[Problem statement] Reproduce every item below word for word, but leave out the pictures.

━━━ Recorded information ━━━

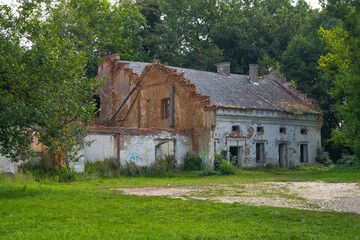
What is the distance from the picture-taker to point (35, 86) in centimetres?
1320

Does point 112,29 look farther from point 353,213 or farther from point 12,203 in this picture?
point 353,213

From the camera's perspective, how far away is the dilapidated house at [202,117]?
83.5 feet

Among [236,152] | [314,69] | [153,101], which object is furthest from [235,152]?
[314,69]

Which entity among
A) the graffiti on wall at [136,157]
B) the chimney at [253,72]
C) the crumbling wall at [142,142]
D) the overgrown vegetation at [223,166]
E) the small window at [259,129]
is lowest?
the overgrown vegetation at [223,166]

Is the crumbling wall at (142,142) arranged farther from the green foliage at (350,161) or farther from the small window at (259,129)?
the green foliage at (350,161)

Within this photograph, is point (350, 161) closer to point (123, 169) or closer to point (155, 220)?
point (123, 169)

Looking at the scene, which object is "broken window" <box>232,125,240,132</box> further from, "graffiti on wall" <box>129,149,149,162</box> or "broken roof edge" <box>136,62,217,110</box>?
"graffiti on wall" <box>129,149,149,162</box>

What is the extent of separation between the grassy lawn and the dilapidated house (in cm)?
1105

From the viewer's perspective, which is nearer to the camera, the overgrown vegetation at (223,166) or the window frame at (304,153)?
the overgrown vegetation at (223,166)

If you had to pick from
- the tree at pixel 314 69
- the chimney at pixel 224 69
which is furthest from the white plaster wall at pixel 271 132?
the chimney at pixel 224 69

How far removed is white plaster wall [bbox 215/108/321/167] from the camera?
93.2ft

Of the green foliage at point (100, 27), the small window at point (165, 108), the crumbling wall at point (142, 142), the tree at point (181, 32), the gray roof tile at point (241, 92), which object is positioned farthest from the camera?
the tree at point (181, 32)

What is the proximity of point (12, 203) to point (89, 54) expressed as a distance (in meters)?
29.8

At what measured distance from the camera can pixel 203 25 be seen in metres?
49.3
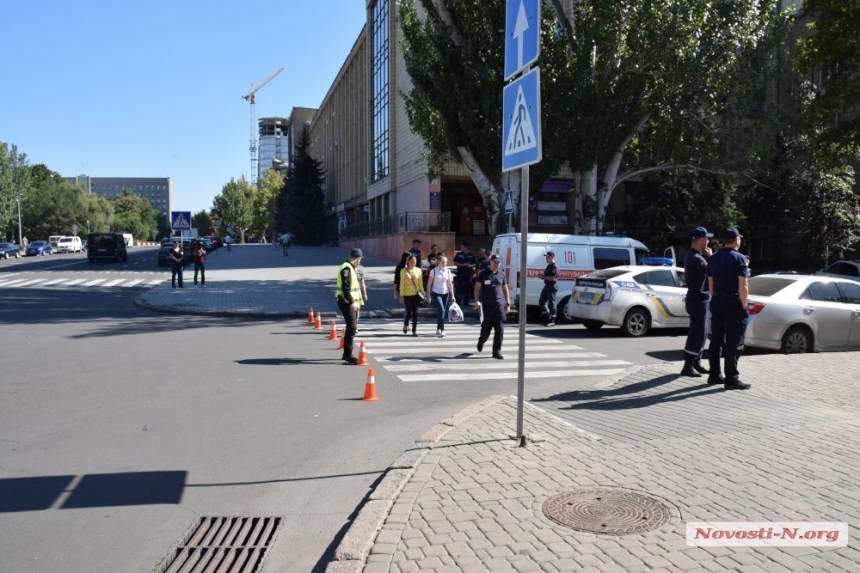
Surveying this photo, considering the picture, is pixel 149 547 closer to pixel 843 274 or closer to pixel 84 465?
pixel 84 465

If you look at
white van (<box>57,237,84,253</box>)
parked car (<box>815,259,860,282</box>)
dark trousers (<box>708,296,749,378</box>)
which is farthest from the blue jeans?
white van (<box>57,237,84,253</box>)

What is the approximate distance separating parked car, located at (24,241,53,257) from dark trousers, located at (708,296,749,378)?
74.0m

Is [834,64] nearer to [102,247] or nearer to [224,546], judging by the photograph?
[224,546]

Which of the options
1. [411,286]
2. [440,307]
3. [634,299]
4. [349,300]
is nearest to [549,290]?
[634,299]

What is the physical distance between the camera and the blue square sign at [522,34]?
548 centimetres

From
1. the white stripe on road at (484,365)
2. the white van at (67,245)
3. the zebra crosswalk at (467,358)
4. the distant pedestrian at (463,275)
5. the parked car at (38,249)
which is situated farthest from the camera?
the white van at (67,245)

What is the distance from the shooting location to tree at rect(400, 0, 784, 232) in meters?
A: 21.2

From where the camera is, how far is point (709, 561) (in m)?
3.69

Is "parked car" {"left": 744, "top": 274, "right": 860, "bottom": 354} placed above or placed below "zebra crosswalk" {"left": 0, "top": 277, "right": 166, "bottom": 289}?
→ above

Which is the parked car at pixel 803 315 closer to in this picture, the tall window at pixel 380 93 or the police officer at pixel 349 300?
the police officer at pixel 349 300

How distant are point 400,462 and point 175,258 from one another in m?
21.4

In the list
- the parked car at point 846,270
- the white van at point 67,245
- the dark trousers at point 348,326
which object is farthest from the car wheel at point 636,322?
the white van at point 67,245

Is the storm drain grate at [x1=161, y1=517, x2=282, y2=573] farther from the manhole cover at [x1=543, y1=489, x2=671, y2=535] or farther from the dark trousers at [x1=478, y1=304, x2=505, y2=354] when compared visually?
the dark trousers at [x1=478, y1=304, x2=505, y2=354]

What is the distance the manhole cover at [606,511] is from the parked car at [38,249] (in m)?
75.7
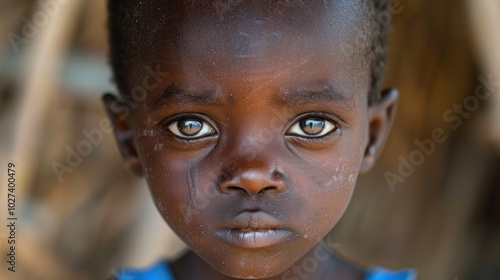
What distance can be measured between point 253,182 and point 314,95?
176 mm

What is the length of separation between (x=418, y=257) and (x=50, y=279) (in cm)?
111

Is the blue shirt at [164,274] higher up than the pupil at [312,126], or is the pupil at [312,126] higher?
the pupil at [312,126]

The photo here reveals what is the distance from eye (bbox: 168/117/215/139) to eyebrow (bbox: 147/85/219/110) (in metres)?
0.04

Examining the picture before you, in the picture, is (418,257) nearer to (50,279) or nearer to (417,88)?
(417,88)

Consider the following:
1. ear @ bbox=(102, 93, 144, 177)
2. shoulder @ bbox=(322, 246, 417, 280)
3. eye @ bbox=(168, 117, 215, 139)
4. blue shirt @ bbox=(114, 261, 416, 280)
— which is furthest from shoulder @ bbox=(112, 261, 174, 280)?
eye @ bbox=(168, 117, 215, 139)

━━━

[Result of this exercise]
What is the distance from the picture-taker to point (35, 86) in centimetres?
1320

Does point 112,29 look farther from point 353,213 or farther from point 12,203 in this picture?
point 353,213

From the camera's perspective, how far away is the dilapidated house at [202,117]?
83.5 feet

Among [236,152] | [314,69] | [153,101], which object is furthest from [235,152]?
[314,69]

Which entity among
A) the graffiti on wall at [136,157]
B) the chimney at [253,72]
C) the crumbling wall at [142,142]
D) the overgrown vegetation at [223,166]
E) the small window at [259,129]
is lowest?
the overgrown vegetation at [223,166]

Is the crumbling wall at (142,142) arranged farther from the green foliage at (350,161) or farther from the small window at (259,129)?
the green foliage at (350,161)

Within this photograph, is point (350, 161) closer to point (123, 169) or closer to point (155, 220)?
point (123, 169)

Looking at the scene, which object is "broken window" <box>232,125,240,132</box> further from, "graffiti on wall" <box>129,149,149,162</box> or "broken roof edge" <box>136,62,217,110</box>?
"graffiti on wall" <box>129,149,149,162</box>

What is the extent of separation between the grassy lawn and the dilapidated house (in cm)?
1105

From the viewer's perspective, which is nearer to the camera, the overgrown vegetation at (223,166) or the window frame at (304,153)?
the overgrown vegetation at (223,166)

If you had to pick from
- the tree at pixel 314 69
- the chimney at pixel 224 69
which is furthest from the white plaster wall at pixel 271 132?
the chimney at pixel 224 69

How far removed is white plaster wall [bbox 215/108/321/167] from the camera?
93.2ft

Of the green foliage at point (100, 27), the small window at point (165, 108), the crumbling wall at point (142, 142), the tree at point (181, 32), the gray roof tile at point (241, 92), which object is positioned farthest from the camera?
the tree at point (181, 32)

What is the proximity of point (12, 203) to point (89, 54) expressed as a distance (in meters)?
29.8

At what measured distance from the camera can pixel 203 25 be seen in metres?
49.3
Surveying this photo, considering the picture, is pixel 149 547 closer to pixel 843 274 or closer to pixel 84 465?
pixel 84 465

If you look at
white van (<box>57,237,84,253</box>)
parked car (<box>815,259,860,282</box>)
dark trousers (<box>708,296,749,378</box>)
which is farthest from the blue jeans?
white van (<box>57,237,84,253</box>)

What is the approximate distance separating parked car, located at (24,241,53,257) from dark trousers, located at (708,296,749,378)?
74.0m

Is [834,64] nearer to [102,247] or nearer to [224,546], judging by the photograph?
[224,546]

Which of the options
1. [411,286]
2. [440,307]
3. [634,299]
4. [349,300]
is nearest to [549,290]?
[634,299]

What is the physical distance between the camera and the blue square sign at [522,34]?
548 centimetres

From
1. the white stripe on road at (484,365)
2. the white van at (67,245)
3. the zebra crosswalk at (467,358)
4. the distant pedestrian at (463,275)
5. the parked car at (38,249)
which is situated farthest from the camera?
the white van at (67,245)

What is the distance from the shooting location to tree at rect(400, 0, 784, 232) in meters?
A: 21.2

From where the camera is, how far is point (709, 561) (in m)?
3.69

Is "parked car" {"left": 744, "top": 274, "right": 860, "bottom": 354} placed above or placed below "zebra crosswalk" {"left": 0, "top": 277, "right": 166, "bottom": 289}?
→ above

Which is the parked car at pixel 803 315 closer to in this picture, the tall window at pixel 380 93 or the police officer at pixel 349 300?
the police officer at pixel 349 300

How distant are point 400,462 and point 175,258 from one another in m?
21.4

In the list
- the parked car at point 846,270
- the white van at point 67,245
- the dark trousers at point 348,326
which object is farthest from the car wheel at point 636,322?
the white van at point 67,245

Is the storm drain grate at [x1=161, y1=517, x2=282, y2=573] farther from the manhole cover at [x1=543, y1=489, x2=671, y2=535] or farther from the dark trousers at [x1=478, y1=304, x2=505, y2=354] when compared visually?
the dark trousers at [x1=478, y1=304, x2=505, y2=354]

What is the distance the manhole cover at [606,511] is from the parked car at [38,249] (in m)?
75.7
What distance can be measured between point 253,182 and point 314,95?
176 mm

What is the length of separation between (x=418, y=257) and (x=50, y=279) (in cm)?
111

Is the blue shirt at [164,274] higher up than the pupil at [312,126], or is the pupil at [312,126] higher?
the pupil at [312,126]

The photo here reveals what is the distance from eye (bbox: 168/117/215/139) to eyebrow (bbox: 147/85/219/110) (in metres)?
0.04

Examining the picture before you, in the picture, is (418,257) nearer to (50,279) or nearer to (417,88)?
(417,88)

Consider the following:
1. ear @ bbox=(102, 93, 144, 177)
2. shoulder @ bbox=(322, 246, 417, 280)
3. eye @ bbox=(168, 117, 215, 139)
4. blue shirt @ bbox=(114, 261, 416, 280)
— which is furthest from shoulder @ bbox=(112, 261, 174, 280)?
eye @ bbox=(168, 117, 215, 139)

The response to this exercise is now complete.